**TEXTABSCHNITT:**
- - -
Von Klaus P. Richter, München

Leicht vergisst man bei Schubert, dem Liedgenie, wie wichtig ihm die Kammermusik war. Schon in den häuslichen Quartettabenden spielte er die Bratsche, und mit 16 Jahren hatte er bereits an die zehn Streichquartette komponiert. Aus diesem Ambiente führte das Apollon Musagète Quartett in einer feinen Kammermusikreihe im Hubertusaal des Nymphenburger Schlosses zwei bezeichnende Werke vor. Ein ungestümes Oszillogramm der Umbrüche zwischen Piano-Poetik und eruptiven Forte-Hitzewallungen beherrscht den unvollendeten Quartettsatz c-Moll (D 703): Vorahnung der dramatischen Dialektik seiner späten Sinfonik. Das gab dem polnischen Ensemble, einst Sieger im ARD-Wettbewerb von 2008, inzwischen weltberühmt, Gelegenheit, seine leidenschaftliche Artikulationskunst pointiert auszuspielen.
- - -
**ANGEZEIGTE DATEN:**
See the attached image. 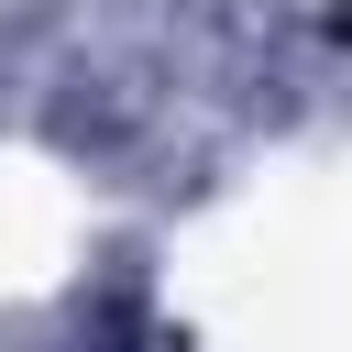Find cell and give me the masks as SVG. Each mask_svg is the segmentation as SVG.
<instances>
[]
</instances>
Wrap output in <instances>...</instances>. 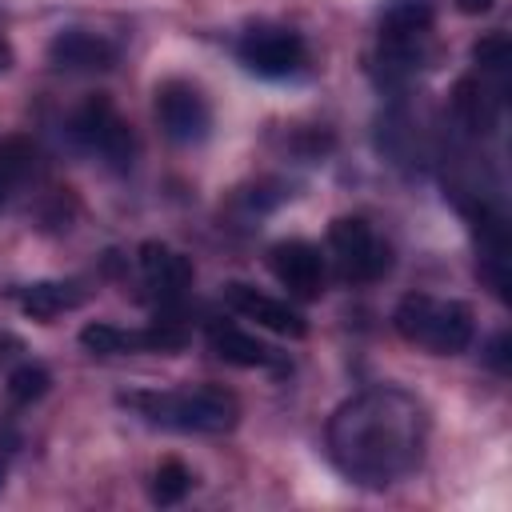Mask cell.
Masks as SVG:
<instances>
[{
    "label": "cell",
    "mask_w": 512,
    "mask_h": 512,
    "mask_svg": "<svg viewBox=\"0 0 512 512\" xmlns=\"http://www.w3.org/2000/svg\"><path fill=\"white\" fill-rule=\"evenodd\" d=\"M4 68H12V48H8V40H0V72Z\"/></svg>",
    "instance_id": "cell-22"
},
{
    "label": "cell",
    "mask_w": 512,
    "mask_h": 512,
    "mask_svg": "<svg viewBox=\"0 0 512 512\" xmlns=\"http://www.w3.org/2000/svg\"><path fill=\"white\" fill-rule=\"evenodd\" d=\"M120 404L140 412L148 424H160L172 432L220 436L240 424V400L220 384H196L176 392H124Z\"/></svg>",
    "instance_id": "cell-2"
},
{
    "label": "cell",
    "mask_w": 512,
    "mask_h": 512,
    "mask_svg": "<svg viewBox=\"0 0 512 512\" xmlns=\"http://www.w3.org/2000/svg\"><path fill=\"white\" fill-rule=\"evenodd\" d=\"M116 44L88 28H64L48 40V64L60 72H104L116 64Z\"/></svg>",
    "instance_id": "cell-10"
},
{
    "label": "cell",
    "mask_w": 512,
    "mask_h": 512,
    "mask_svg": "<svg viewBox=\"0 0 512 512\" xmlns=\"http://www.w3.org/2000/svg\"><path fill=\"white\" fill-rule=\"evenodd\" d=\"M392 324L408 344H420L432 356H456L476 336V320L464 300H436L428 292L404 296L392 312Z\"/></svg>",
    "instance_id": "cell-3"
},
{
    "label": "cell",
    "mask_w": 512,
    "mask_h": 512,
    "mask_svg": "<svg viewBox=\"0 0 512 512\" xmlns=\"http://www.w3.org/2000/svg\"><path fill=\"white\" fill-rule=\"evenodd\" d=\"M156 120L172 144H200L212 132L208 96L192 80H164L156 84Z\"/></svg>",
    "instance_id": "cell-7"
},
{
    "label": "cell",
    "mask_w": 512,
    "mask_h": 512,
    "mask_svg": "<svg viewBox=\"0 0 512 512\" xmlns=\"http://www.w3.org/2000/svg\"><path fill=\"white\" fill-rule=\"evenodd\" d=\"M140 276L160 300H176V296H184L192 288L196 268H192V260L184 252H176V248H168L160 240H148V244H140Z\"/></svg>",
    "instance_id": "cell-11"
},
{
    "label": "cell",
    "mask_w": 512,
    "mask_h": 512,
    "mask_svg": "<svg viewBox=\"0 0 512 512\" xmlns=\"http://www.w3.org/2000/svg\"><path fill=\"white\" fill-rule=\"evenodd\" d=\"M188 488H192V472L180 464V460H164L156 472H152V484H148V496H152V504H180L184 496H188Z\"/></svg>",
    "instance_id": "cell-16"
},
{
    "label": "cell",
    "mask_w": 512,
    "mask_h": 512,
    "mask_svg": "<svg viewBox=\"0 0 512 512\" xmlns=\"http://www.w3.org/2000/svg\"><path fill=\"white\" fill-rule=\"evenodd\" d=\"M452 112L468 132H492L496 128V100L476 76H460L452 88Z\"/></svg>",
    "instance_id": "cell-14"
},
{
    "label": "cell",
    "mask_w": 512,
    "mask_h": 512,
    "mask_svg": "<svg viewBox=\"0 0 512 512\" xmlns=\"http://www.w3.org/2000/svg\"><path fill=\"white\" fill-rule=\"evenodd\" d=\"M236 56L248 72L264 76V80H284V76H296L308 60V44L300 32L292 28H280V24H256L240 36L236 44Z\"/></svg>",
    "instance_id": "cell-6"
},
{
    "label": "cell",
    "mask_w": 512,
    "mask_h": 512,
    "mask_svg": "<svg viewBox=\"0 0 512 512\" xmlns=\"http://www.w3.org/2000/svg\"><path fill=\"white\" fill-rule=\"evenodd\" d=\"M472 60L480 64V72L504 76V72H508V64H512V48H508V40H504L500 32H492V36L476 40V48H472Z\"/></svg>",
    "instance_id": "cell-18"
},
{
    "label": "cell",
    "mask_w": 512,
    "mask_h": 512,
    "mask_svg": "<svg viewBox=\"0 0 512 512\" xmlns=\"http://www.w3.org/2000/svg\"><path fill=\"white\" fill-rule=\"evenodd\" d=\"M16 300H20V308H24L28 316L52 320V316L76 308V304L84 300V288H80L76 280H36V284L16 288Z\"/></svg>",
    "instance_id": "cell-13"
},
{
    "label": "cell",
    "mask_w": 512,
    "mask_h": 512,
    "mask_svg": "<svg viewBox=\"0 0 512 512\" xmlns=\"http://www.w3.org/2000/svg\"><path fill=\"white\" fill-rule=\"evenodd\" d=\"M224 304L236 316L256 320L260 328H268L276 336H288V340H304L308 336V320H304L300 308H292L288 300H276V296H268V292H260V288H252L244 280H228L224 284Z\"/></svg>",
    "instance_id": "cell-8"
},
{
    "label": "cell",
    "mask_w": 512,
    "mask_h": 512,
    "mask_svg": "<svg viewBox=\"0 0 512 512\" xmlns=\"http://www.w3.org/2000/svg\"><path fill=\"white\" fill-rule=\"evenodd\" d=\"M496 0H456V8L460 12H468V16H480V12H488Z\"/></svg>",
    "instance_id": "cell-20"
},
{
    "label": "cell",
    "mask_w": 512,
    "mask_h": 512,
    "mask_svg": "<svg viewBox=\"0 0 512 512\" xmlns=\"http://www.w3.org/2000/svg\"><path fill=\"white\" fill-rule=\"evenodd\" d=\"M72 140H76L84 152L100 156L112 172H128L132 160H136L132 124L120 116V108H116L104 92L88 96V100L76 108V116H72Z\"/></svg>",
    "instance_id": "cell-4"
},
{
    "label": "cell",
    "mask_w": 512,
    "mask_h": 512,
    "mask_svg": "<svg viewBox=\"0 0 512 512\" xmlns=\"http://www.w3.org/2000/svg\"><path fill=\"white\" fill-rule=\"evenodd\" d=\"M48 388H52V376H48V368H40V364H20V368H12V376H8V396H12V404H32V400H40Z\"/></svg>",
    "instance_id": "cell-17"
},
{
    "label": "cell",
    "mask_w": 512,
    "mask_h": 512,
    "mask_svg": "<svg viewBox=\"0 0 512 512\" xmlns=\"http://www.w3.org/2000/svg\"><path fill=\"white\" fill-rule=\"evenodd\" d=\"M328 248L336 256V268L352 284H372L392 268V248L380 240V232L360 216H336L328 224Z\"/></svg>",
    "instance_id": "cell-5"
},
{
    "label": "cell",
    "mask_w": 512,
    "mask_h": 512,
    "mask_svg": "<svg viewBox=\"0 0 512 512\" xmlns=\"http://www.w3.org/2000/svg\"><path fill=\"white\" fill-rule=\"evenodd\" d=\"M268 268L272 276L296 296V300H316L324 292V256L308 240H280L268 248Z\"/></svg>",
    "instance_id": "cell-9"
},
{
    "label": "cell",
    "mask_w": 512,
    "mask_h": 512,
    "mask_svg": "<svg viewBox=\"0 0 512 512\" xmlns=\"http://www.w3.org/2000/svg\"><path fill=\"white\" fill-rule=\"evenodd\" d=\"M32 172H36V144L24 136H4L0 140V200L16 184H24Z\"/></svg>",
    "instance_id": "cell-15"
},
{
    "label": "cell",
    "mask_w": 512,
    "mask_h": 512,
    "mask_svg": "<svg viewBox=\"0 0 512 512\" xmlns=\"http://www.w3.org/2000/svg\"><path fill=\"white\" fill-rule=\"evenodd\" d=\"M208 348L224 364H236V368H284V360L272 344H264L260 336H252L236 324H224V320L208 324Z\"/></svg>",
    "instance_id": "cell-12"
},
{
    "label": "cell",
    "mask_w": 512,
    "mask_h": 512,
    "mask_svg": "<svg viewBox=\"0 0 512 512\" xmlns=\"http://www.w3.org/2000/svg\"><path fill=\"white\" fill-rule=\"evenodd\" d=\"M8 456H12V448L0 444V488H4V476H8Z\"/></svg>",
    "instance_id": "cell-21"
},
{
    "label": "cell",
    "mask_w": 512,
    "mask_h": 512,
    "mask_svg": "<svg viewBox=\"0 0 512 512\" xmlns=\"http://www.w3.org/2000/svg\"><path fill=\"white\" fill-rule=\"evenodd\" d=\"M428 448V408L396 388L380 384L344 400L328 420V456L352 484L388 488L420 468Z\"/></svg>",
    "instance_id": "cell-1"
},
{
    "label": "cell",
    "mask_w": 512,
    "mask_h": 512,
    "mask_svg": "<svg viewBox=\"0 0 512 512\" xmlns=\"http://www.w3.org/2000/svg\"><path fill=\"white\" fill-rule=\"evenodd\" d=\"M484 360L504 376L508 372V332H496L492 336V344H488V352H484Z\"/></svg>",
    "instance_id": "cell-19"
}]
</instances>
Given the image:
- - -
**DEINE AUFGABEN:**
1. Stimmen die folgenden Aussagen mit der Konzertkritik über Schubert überein? Antworte jeweils mit Ja oder Nein und zitiere die entscheidenden Worte der Konzertkritik wörtlich.
(a) Schubert spielte bei den häuslichen Quartettabenden die Bratsche.
(b) Das Konzert fand in der Münchner Residenz statt.
(c) Das Apollon Musagète Quartett gewann den ARD-Wettbewerb im Jahr 2010.
2. Beantworte anhand der Konzertkritik über Schubert kurz:
(a) Wie viele Streichquartette hatte Schubert mit 16 Jahren bereits komponiert?
(b) Welches Werk wird mit der Angabe „D 703“ bezeichnet?
(c) Aus welchem Land stammt das Ensemble?
3. Setze die Konzertkritik über Schubert nach ihrem letzten Satz fort.

**ANTWORTEN JE AUFGABE:**
1.
(a) Ja: „Schon in den häuslichen Quartettabenden spielte er die Bratsche“
(b) Nein: „im Hubertusaal des Nymphenburger Schlosses“
(c) Nein: „einst Sieger im ARD-Wettbewerb von 2008“

2.
(a) An die zehn.
(b) Der unvollendete Quartettsatz c-Moll.
(c) Aus Polen.

3.
Aber schon im Es-Dur Quartett des 16-jährigen Schubert (D 87) konnte es im tiefsinnigen Adagio auch die melosseelige Seite Schuberts mit glutvoller Noblesse präsentieren. Das schien aber nur wie eine Vorbereitung für den späten Dvořàk. In seinem vorletzten Streichquartett G-Dur op. 106, nach seiner endgültigen Rückkehr aus der "Neuen Welt" komponiert, waren die Musiker erst richtig in ihrem Element. Dort tauchten sie nach dem signalhaften Hauptthema und der h-Moll-Schwermut des zweiten in die rhapsodische Fülle des Werks ein. Weil aber seine musikantischen Qualitäten mit viel motivischer Arbeit und variativem Aufwand gestaltet werden, ist es ein Glanzstück von Dvořàks Œuvre.

Wieder hatten es dem Ensemble vor allem die prickelnden Staccati und Sforzandi angetan, die Ausbrüche tänzerischer Leidenschaft und die raschen Wechsel zwischen Dur und Moll, mit denen Dvořàk die Themen immer neu beleuchtet. Diese temperamentvolle Expressivität fand dann nach den hymnischen Tiefen des Adagios im Finalsatz schließlich an dessen orgiastischem "con fuoco"-Schluss den Höhepunkt des Abends.